Quarterly report pursuant to Section 13 or 15(d)

Credit Facility, Notes Payable and Derivative Instruments

v3.23.3
Credit Facility, Notes Payable and Derivative Instruments
9 Months Ended
Sep. 30, 2023
Credit Facility, Notes Payable and Derivative Instruments  
Credit Facility, Notes Payable and Derivative Instruments

Note 4 – Credit Facility, Notes Payable and Derivative Instruments

Credit Facility

The Company, the Operating Partnership, as borrower, and certain of its subsidiaries (such subsidiaries, the “Subsidiary Guarantors”) are parties to an amended and restated $900 million unsecured syndicated credit facility with JPMorgan Chase Bank, N.A. (“JPMorgan”), as administrative agent (the “Credit Facility”). The Credit Facility consists of (i) $500 million of term loans, which include (a) a $350 million term loan (“Term Loan A”) and (b) a $150 million term loan (“Term Loan B,” and, together with Term Loan A, the “Term Loans”), and (ii) a $400 million revolver (the “Revolver”). The Credit Facility also includes a $500 million accordion feature. Term Loan A matures in May 2026, Term Loan B matures in February 2028, and the Revolver matures in August 2026, with two six-month extension options. Interest rates on amounts outstanding under the Credit Facility equal the term Secured Overnight Financing Rate (“SOFR”) plus a related spread adjustment of 10 basis points and a borrowing spread based on the current pricing grid in the Credit Facility. The Company may be entitled to a temporary reduction in the interest rate of two basis points provided it meets certain to be agreed upon sustainability goals.

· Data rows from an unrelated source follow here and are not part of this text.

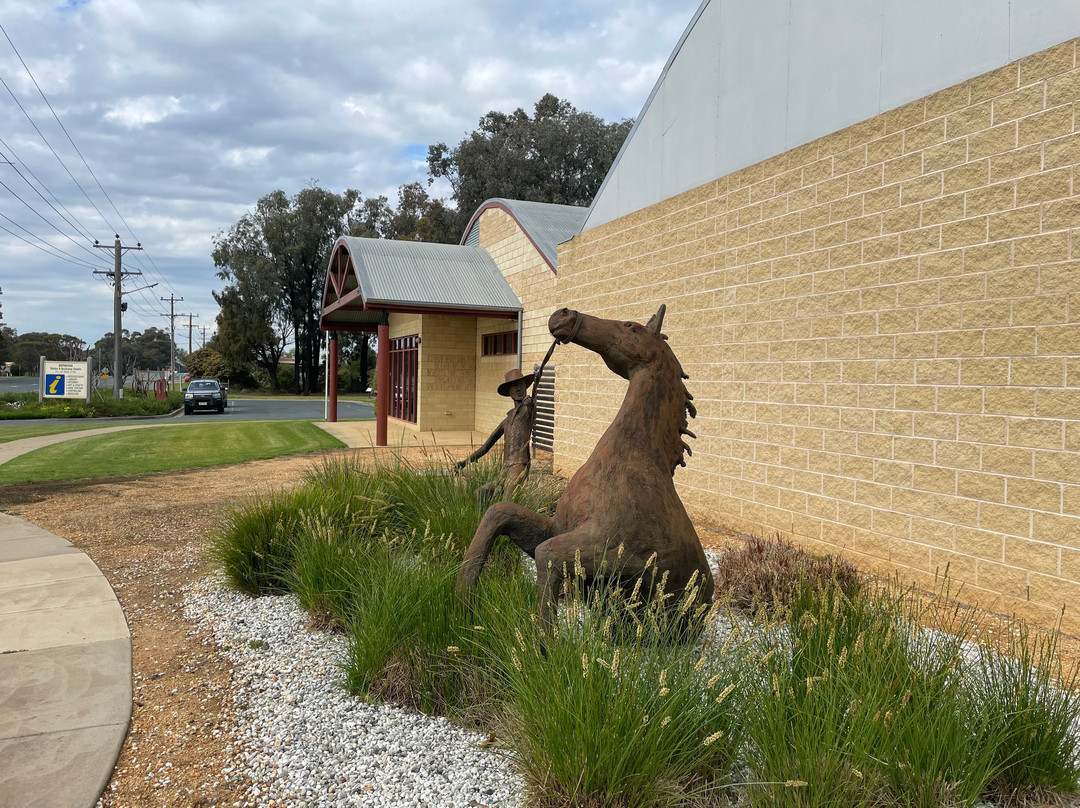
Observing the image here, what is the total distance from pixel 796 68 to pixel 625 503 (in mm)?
6155

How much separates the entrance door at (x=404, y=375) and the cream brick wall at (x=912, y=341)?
14598 mm

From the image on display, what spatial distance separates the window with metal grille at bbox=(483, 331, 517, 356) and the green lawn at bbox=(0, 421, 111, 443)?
1255 cm

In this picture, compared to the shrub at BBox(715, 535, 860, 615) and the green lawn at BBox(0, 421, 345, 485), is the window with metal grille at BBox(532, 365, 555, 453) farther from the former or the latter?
the shrub at BBox(715, 535, 860, 615)

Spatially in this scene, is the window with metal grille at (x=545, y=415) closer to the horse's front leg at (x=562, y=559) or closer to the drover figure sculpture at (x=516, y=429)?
the drover figure sculpture at (x=516, y=429)

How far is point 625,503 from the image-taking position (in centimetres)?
368

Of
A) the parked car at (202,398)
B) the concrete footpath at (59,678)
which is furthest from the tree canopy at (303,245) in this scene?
the concrete footpath at (59,678)

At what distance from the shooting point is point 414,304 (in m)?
17.8

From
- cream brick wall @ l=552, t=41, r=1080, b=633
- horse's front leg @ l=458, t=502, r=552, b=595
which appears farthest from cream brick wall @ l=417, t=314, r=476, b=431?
horse's front leg @ l=458, t=502, r=552, b=595

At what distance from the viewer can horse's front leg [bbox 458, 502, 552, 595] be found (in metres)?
3.89

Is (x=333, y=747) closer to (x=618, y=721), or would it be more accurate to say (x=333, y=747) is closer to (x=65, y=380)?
(x=618, y=721)

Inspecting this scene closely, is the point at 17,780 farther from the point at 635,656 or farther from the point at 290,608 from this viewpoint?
the point at 635,656

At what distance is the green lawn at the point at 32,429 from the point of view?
63.2 ft

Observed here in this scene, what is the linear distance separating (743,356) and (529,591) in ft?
17.2

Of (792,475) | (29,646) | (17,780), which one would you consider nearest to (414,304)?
(792,475)
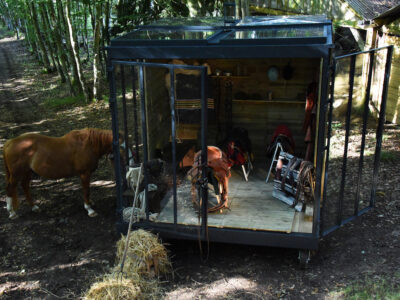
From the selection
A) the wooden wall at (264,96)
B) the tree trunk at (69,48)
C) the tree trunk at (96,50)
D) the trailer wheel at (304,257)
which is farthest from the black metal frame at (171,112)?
the tree trunk at (69,48)

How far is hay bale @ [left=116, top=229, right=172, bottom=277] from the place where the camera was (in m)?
4.89

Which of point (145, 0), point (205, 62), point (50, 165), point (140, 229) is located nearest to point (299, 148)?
point (205, 62)

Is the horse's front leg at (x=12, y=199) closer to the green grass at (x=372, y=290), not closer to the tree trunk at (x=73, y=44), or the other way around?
the green grass at (x=372, y=290)

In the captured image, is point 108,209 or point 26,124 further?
point 26,124

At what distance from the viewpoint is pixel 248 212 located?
578cm

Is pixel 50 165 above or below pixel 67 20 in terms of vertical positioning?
below

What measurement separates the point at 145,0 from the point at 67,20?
256 cm

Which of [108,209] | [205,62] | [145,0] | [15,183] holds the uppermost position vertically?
[145,0]

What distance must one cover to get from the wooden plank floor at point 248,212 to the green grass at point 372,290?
3.02ft

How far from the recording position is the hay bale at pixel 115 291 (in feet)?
14.6

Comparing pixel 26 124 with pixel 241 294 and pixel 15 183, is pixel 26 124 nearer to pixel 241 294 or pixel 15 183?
pixel 15 183

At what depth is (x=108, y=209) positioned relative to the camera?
24.1 feet

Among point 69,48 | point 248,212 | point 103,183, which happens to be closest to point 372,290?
point 248,212

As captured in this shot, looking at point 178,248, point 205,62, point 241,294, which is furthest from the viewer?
point 205,62
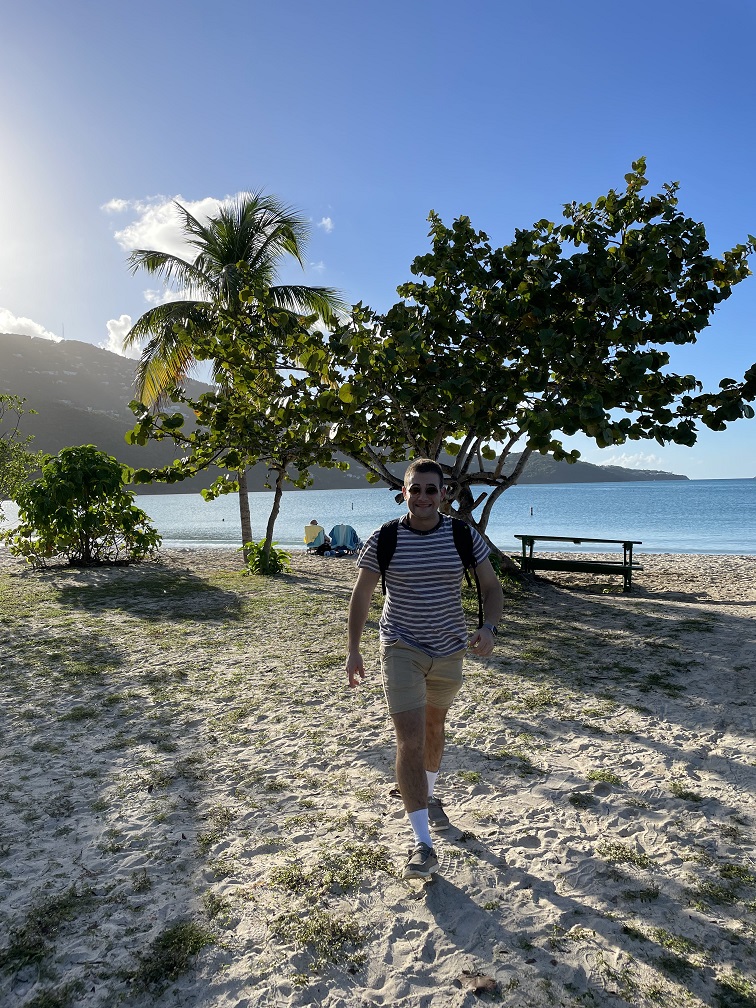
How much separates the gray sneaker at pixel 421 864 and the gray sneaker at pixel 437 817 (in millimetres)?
386

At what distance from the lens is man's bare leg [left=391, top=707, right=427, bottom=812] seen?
121 inches

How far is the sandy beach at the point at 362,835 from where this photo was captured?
239 cm

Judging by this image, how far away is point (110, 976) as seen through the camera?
2.39 meters

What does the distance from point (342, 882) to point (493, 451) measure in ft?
27.7

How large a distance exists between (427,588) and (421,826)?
1.13 meters

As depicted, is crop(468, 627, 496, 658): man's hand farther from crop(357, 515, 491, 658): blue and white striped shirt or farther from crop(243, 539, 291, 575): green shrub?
crop(243, 539, 291, 575): green shrub

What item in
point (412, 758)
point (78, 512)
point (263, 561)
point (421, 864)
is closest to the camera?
point (421, 864)

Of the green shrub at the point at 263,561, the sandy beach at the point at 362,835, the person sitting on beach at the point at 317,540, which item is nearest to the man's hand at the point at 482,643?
the sandy beach at the point at 362,835

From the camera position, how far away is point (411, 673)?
3.09 meters

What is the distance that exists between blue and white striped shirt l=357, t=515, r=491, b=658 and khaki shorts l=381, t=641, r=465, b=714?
3cm

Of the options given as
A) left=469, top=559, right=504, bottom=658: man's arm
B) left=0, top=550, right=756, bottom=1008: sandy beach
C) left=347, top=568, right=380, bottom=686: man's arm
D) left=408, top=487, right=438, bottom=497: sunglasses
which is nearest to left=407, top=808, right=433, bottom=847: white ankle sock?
left=0, top=550, right=756, bottom=1008: sandy beach

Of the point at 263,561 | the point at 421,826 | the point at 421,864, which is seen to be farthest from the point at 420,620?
the point at 263,561

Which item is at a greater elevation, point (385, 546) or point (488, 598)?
point (385, 546)

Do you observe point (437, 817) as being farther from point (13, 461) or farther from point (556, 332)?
point (13, 461)
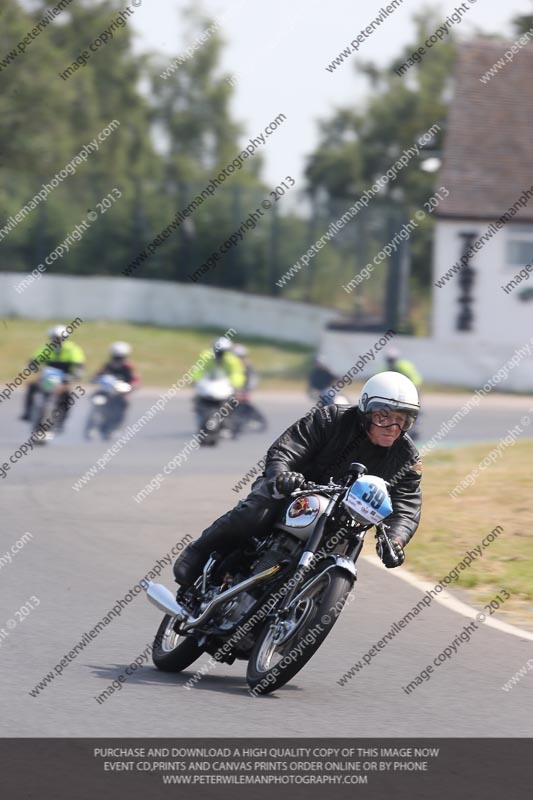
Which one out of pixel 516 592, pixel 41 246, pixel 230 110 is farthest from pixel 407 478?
pixel 230 110

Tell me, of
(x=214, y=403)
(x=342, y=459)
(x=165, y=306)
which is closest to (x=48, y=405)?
(x=214, y=403)

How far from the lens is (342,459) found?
7473 mm

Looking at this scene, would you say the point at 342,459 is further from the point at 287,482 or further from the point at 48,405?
the point at 48,405

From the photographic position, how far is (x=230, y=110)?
213ft

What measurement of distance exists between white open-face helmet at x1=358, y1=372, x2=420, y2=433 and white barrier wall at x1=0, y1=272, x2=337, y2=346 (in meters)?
34.2

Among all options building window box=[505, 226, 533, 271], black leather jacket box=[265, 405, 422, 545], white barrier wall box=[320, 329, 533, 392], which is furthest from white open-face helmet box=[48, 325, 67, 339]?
building window box=[505, 226, 533, 271]

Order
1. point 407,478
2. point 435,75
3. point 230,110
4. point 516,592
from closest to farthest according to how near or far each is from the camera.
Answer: point 407,478
point 516,592
point 435,75
point 230,110

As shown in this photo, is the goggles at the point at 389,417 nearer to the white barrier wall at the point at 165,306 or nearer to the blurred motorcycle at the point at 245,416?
the blurred motorcycle at the point at 245,416

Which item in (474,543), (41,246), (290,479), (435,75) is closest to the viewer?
(290,479)

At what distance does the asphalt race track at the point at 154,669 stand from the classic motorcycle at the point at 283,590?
164 mm

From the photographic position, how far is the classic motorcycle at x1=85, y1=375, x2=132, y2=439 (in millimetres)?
22531

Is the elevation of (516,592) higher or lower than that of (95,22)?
lower
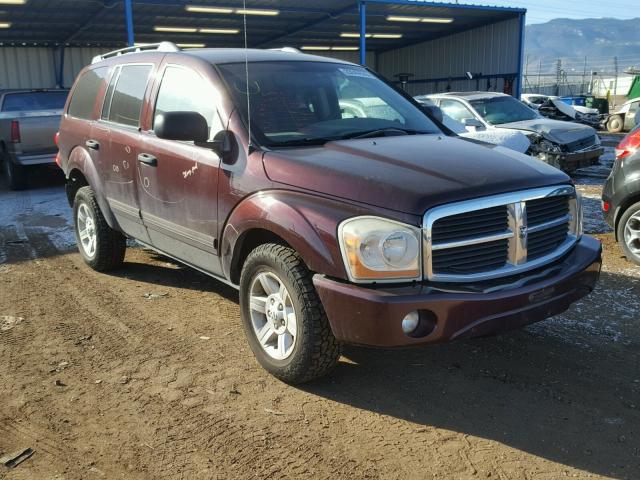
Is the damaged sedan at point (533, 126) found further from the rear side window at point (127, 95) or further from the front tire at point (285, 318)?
the front tire at point (285, 318)

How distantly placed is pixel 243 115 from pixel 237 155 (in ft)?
0.92

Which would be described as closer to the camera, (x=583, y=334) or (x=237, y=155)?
(x=237, y=155)

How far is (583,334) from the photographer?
4.35 m

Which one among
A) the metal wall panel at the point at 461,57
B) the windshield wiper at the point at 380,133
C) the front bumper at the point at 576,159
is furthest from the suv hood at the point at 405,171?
the metal wall panel at the point at 461,57

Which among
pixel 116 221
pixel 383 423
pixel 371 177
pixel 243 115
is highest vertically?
pixel 243 115

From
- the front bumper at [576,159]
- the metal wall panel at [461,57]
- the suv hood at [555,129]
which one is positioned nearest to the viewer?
the front bumper at [576,159]

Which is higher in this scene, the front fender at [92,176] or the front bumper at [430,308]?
the front fender at [92,176]

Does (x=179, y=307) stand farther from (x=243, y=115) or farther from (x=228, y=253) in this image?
(x=243, y=115)

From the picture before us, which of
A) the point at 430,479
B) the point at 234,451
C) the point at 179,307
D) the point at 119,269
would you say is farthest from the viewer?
the point at 119,269

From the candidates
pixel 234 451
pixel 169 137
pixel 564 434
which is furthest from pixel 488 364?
pixel 169 137

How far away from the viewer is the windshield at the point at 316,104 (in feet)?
13.0

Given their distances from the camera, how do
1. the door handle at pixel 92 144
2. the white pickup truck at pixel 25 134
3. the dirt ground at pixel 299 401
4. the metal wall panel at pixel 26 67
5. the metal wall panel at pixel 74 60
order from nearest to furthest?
the dirt ground at pixel 299 401 < the door handle at pixel 92 144 < the white pickup truck at pixel 25 134 < the metal wall panel at pixel 26 67 < the metal wall panel at pixel 74 60

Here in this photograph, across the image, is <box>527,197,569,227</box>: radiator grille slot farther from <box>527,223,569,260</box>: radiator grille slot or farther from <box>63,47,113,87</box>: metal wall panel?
<box>63,47,113,87</box>: metal wall panel

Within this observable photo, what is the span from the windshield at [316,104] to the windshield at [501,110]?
312 inches
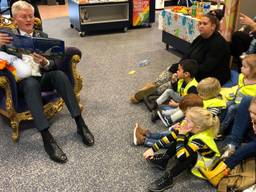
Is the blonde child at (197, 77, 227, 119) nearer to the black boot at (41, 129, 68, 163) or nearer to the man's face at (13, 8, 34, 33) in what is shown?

The Operating Partnership is subject to a number of financial covenants under the Credit Facility, including, among other things, the following as of the end of each fiscal quarter, (i) a maximum consolidated unsecured leverage ratio of less than 60%, (ii) a maximum consolidated secured leverage ratio of less than 30%, (iii) a maximum consolidated secured recourse leverage ratio of less than 10%, (iv) a minimum fixed charge coverage ratio of 1.50:1.00, (v) a minimum unsecured interest coverage ratio of 1.50:1.00, (vi) a maximum consolidated leverage ratio of less than 60%, and (vii) a minimum net worth of $573 million plus 75% of all net proceeds raised through equity offerings subsequent to March 31, 2022. As of September 30, 2023, management believed it complied with all of the financial and non-financial covenants contained in the Credit Facility.

The Company has entered into interest rate swaps to hedge its interest rate risk on the Term Loans through their respective maturities. For additional information related to the interest rate swaps, see the “Derivative Instruments - Interest Rate Swaps” section herein.

During the nine months ended September 30, 2023, the Company borrowed $38,100 under the Credit Facility and repaid $115,400, for a net amount repaid of $77,300. During the nine months ended September 30, 2022, the Company borrowed $127,100 under the Credit Facility and repaid $5,000, for a net amount borrowed of $122,100. Interest expense incurred on the Credit Facility was $5,878 and $20,047 for the three and nine months ended September 30, 2023, respectively, and $5,689 and $13,512 for the three and nine months ended September 30, 2022, respectively.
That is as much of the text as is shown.